Los postigos de la ventana de mi habitación eran de concha de ostra pulida, y el suelo era de estiércol endurecido. Esa tarde, una tormenta atrajo a pequeños monos de cola anillada que intentaban guarecerse de la lluvia en un bosque de mirísticas cercano. Más tarde, mientras las gotas de agua seguían cayendo sobre mí desde los frutos amarillos que colgaban de los árboles, remonté andando el curso del río y me bañé con unos bueyes que espantaban a las moscas con la cola y con una garza real de color gris azulado, de infinita paciencia, que arponeaba los escurridizos peces con su largo pico. ¿Hay algún tipo de magia en el dolor? Mientras me secaba en la orilla, una pequeña mariposa de color carmesí se posó sobre mi mano. No hay rojo más precioso que el que revolotea alegremente, ni azul más transparente que el que se extiende sobre la India tras la lluvia. Mirando hacia el sol, me di cuenta una vez más de que la tierra era preciosa y que ése era el único país en el que deseaba morir. Eso me infundió valor. Al fin y al cabo, la muerte era lo peor que podía sucederme, ya que no estaba dispuesto a que me atraparan con vida.

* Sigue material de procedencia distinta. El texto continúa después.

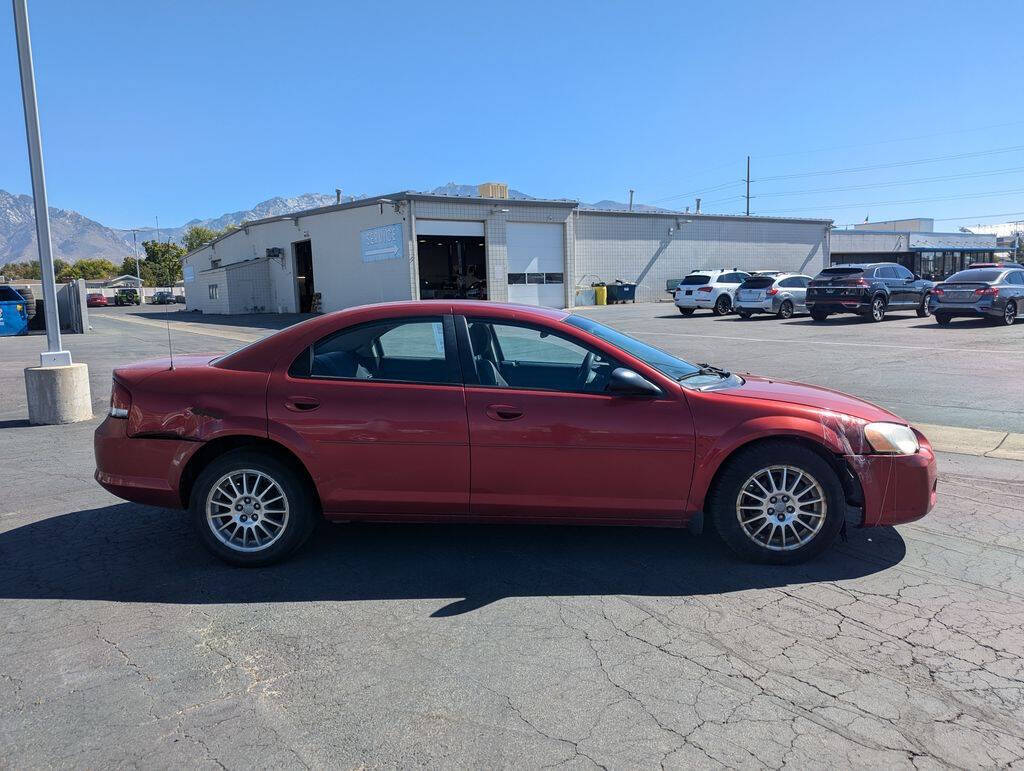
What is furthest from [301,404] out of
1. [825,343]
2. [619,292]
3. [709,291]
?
[619,292]

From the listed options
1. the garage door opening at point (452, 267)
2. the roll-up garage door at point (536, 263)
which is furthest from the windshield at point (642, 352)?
the roll-up garage door at point (536, 263)

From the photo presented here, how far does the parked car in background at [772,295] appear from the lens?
24.7 meters

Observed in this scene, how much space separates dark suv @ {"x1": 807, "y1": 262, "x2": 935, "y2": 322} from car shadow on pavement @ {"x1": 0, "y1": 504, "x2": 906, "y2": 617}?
18915mm

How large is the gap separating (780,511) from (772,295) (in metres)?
22.1

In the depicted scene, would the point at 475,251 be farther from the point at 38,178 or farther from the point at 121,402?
the point at 121,402

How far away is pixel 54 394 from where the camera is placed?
911cm

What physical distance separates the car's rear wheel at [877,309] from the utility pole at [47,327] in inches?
819

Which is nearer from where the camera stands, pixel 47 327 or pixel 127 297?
pixel 47 327

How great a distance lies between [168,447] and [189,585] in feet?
2.71

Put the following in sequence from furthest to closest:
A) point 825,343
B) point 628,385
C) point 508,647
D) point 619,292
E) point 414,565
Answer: point 619,292, point 825,343, point 414,565, point 628,385, point 508,647

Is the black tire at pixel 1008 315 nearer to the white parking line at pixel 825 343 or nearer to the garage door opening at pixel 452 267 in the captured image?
the white parking line at pixel 825 343

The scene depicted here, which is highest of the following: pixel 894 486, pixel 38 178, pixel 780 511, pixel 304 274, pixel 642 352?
pixel 304 274

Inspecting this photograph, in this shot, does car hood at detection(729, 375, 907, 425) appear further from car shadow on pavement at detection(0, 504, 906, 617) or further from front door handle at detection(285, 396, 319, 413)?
front door handle at detection(285, 396, 319, 413)

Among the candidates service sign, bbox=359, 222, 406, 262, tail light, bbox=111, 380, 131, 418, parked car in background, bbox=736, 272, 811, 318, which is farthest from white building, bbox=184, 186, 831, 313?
tail light, bbox=111, 380, 131, 418
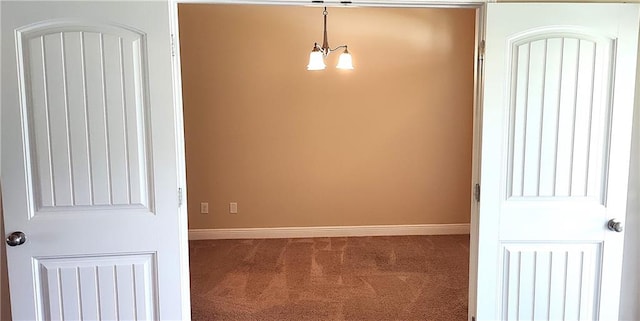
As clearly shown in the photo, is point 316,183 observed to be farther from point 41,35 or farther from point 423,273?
point 41,35

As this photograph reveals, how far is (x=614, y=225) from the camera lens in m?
2.03

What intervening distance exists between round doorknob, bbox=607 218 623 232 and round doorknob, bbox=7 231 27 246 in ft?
8.82

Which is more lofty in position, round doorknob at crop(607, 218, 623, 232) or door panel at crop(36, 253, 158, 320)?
round doorknob at crop(607, 218, 623, 232)

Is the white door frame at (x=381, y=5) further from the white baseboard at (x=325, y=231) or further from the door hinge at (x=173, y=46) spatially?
the white baseboard at (x=325, y=231)

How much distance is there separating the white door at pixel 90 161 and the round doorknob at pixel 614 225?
204 cm

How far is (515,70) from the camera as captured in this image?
194cm

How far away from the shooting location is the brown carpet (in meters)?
2.98

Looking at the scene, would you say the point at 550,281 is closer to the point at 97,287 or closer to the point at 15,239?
the point at 97,287

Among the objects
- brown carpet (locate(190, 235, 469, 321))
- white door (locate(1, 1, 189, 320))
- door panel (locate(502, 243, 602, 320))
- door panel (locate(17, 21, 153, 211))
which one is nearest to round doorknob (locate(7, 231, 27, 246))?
white door (locate(1, 1, 189, 320))

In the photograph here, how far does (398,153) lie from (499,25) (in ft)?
8.73

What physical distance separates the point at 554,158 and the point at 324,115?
2.67 meters

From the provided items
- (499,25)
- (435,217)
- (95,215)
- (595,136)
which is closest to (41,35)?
(95,215)

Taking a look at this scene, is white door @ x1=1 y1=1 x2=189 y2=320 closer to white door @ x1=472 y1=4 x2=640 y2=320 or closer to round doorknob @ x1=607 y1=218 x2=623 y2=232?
white door @ x1=472 y1=4 x2=640 y2=320

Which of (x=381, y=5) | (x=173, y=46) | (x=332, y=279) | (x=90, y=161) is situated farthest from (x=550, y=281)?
(x=90, y=161)
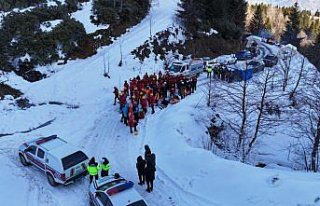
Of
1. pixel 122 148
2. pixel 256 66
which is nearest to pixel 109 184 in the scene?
pixel 122 148

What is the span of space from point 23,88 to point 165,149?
1517cm

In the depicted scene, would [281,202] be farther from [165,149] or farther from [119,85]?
[119,85]

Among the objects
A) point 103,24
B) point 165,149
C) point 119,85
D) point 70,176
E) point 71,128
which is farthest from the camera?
point 103,24

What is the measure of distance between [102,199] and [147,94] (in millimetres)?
12152

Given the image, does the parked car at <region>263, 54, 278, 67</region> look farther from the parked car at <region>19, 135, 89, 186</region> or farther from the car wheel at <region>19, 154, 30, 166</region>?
the car wheel at <region>19, 154, 30, 166</region>

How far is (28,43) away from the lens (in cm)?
3469

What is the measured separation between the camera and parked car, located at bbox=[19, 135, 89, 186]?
16969 millimetres

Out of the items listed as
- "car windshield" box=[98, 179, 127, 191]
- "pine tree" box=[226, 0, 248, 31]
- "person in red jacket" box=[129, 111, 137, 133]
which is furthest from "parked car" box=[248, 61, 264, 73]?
"car windshield" box=[98, 179, 127, 191]

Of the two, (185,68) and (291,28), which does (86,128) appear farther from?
(291,28)

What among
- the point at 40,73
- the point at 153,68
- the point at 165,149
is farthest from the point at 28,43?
the point at 165,149

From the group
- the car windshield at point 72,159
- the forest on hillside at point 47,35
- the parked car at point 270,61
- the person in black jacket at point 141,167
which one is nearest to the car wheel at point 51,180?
the car windshield at point 72,159

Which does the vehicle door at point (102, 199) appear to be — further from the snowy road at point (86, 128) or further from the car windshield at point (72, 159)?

Descalzo, estrujando con los dedos de los pies el abundante lodo de la orilla del río, recogí unas flores de té de Java evitando a dos víboras de hocico marrón que sondeaban el aire con la lengua como si tuvieran la esperanza de convertirme en su cena. Les susurré hechizos como lo habría hecho Phanishwar y volví a la fonda. Pensando en Kama, le di las flores al hijo del propietario, que tenía siete años. Su madre se las tejió en el pelo negro y espeso en forma de corona violeta. Hacía poco tiempo que había empezado a aprender aritmética, por lo que salimos juntos al jardín y me retó a que le hiciera resolver operaciones de cálculo mental.